**JOBS**
[a] Switch "flapjacks" to "hotcakes" and restate the part of the jalapeno-cornmeal pancake recipe that opens with the words containing "Jalapeno-Cornmeal Pancakes image" and closes with "suit your taste.".
[b] Which ingredients in the jalapeno-cornmeal pancake recipe are measured in tablespoons?

**GIVEN PASSAGE**
::::::::

Jalapeno-Cornmeal Pancakes image

Fiery flapjacks won the Food Network's chile pepper-themed contest. Start off with Mexican cornbread in this sweet-and-spicy breakfast with a double dose of jalapenos--in the batter and in the orange syrup. This dish can be made as hot as your tastebuds like (or not very hot) to suit your taste.

Provided by Crafty Lady 13

Categories     < 60 Mins

Time 40m

Yield 4 serving(s)

Number Of Ingredients 16

8 slices thick-cut bacon
1 (12 ounce) jar orange marmalade
1/3-1/2 cup orange juice
2 scallions, chopped
1 jalapeno pepper, seeded and chopped
1/2 cup blue cornmeal
1/2 cup all-purpose flour
2 teaspoons baking powder
1/2 teaspoon salt
2 tablespoons sugar
1 large egg
1 cup milk
2 tablespoons canola oil, plus some more for the griddle
2 tablespoons finely diced seeded jalapeno peppers
2 tablespoons grated parmesan cheese
2 scallions, chopped

Steps:

  • Prepare the toppings: Fry the bacon in a medium nonstick skillet until crisp. Meanwhile, make the syrup: Heat the marmalade, 1/3 cup orange juice, the scallions and jalapeno in as small saucepan over low heat. Add more orange juice if the syrup is too thick. Keep warm.

::::::::

**AVAILABLE DATA**
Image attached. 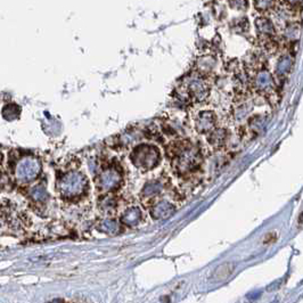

::::::::

**THE RESULTS**
[a]
Jalapeno-Cornmeal Pancakes image

Fiery hotcakes won the Food Network's chile pepper-themed contest. Start off with Mexican cornbread in this sweet-and-spicy breakfast with a double dose of jalapenos--in the batter and in the orange syrup. This dish can be made as hot as your tastebuds like (or not very hot) to suit your taste.

[b]
- Sugar
- Canola oil
- Finely diced seeded jalapeno peppers
- Grated parmesan cheese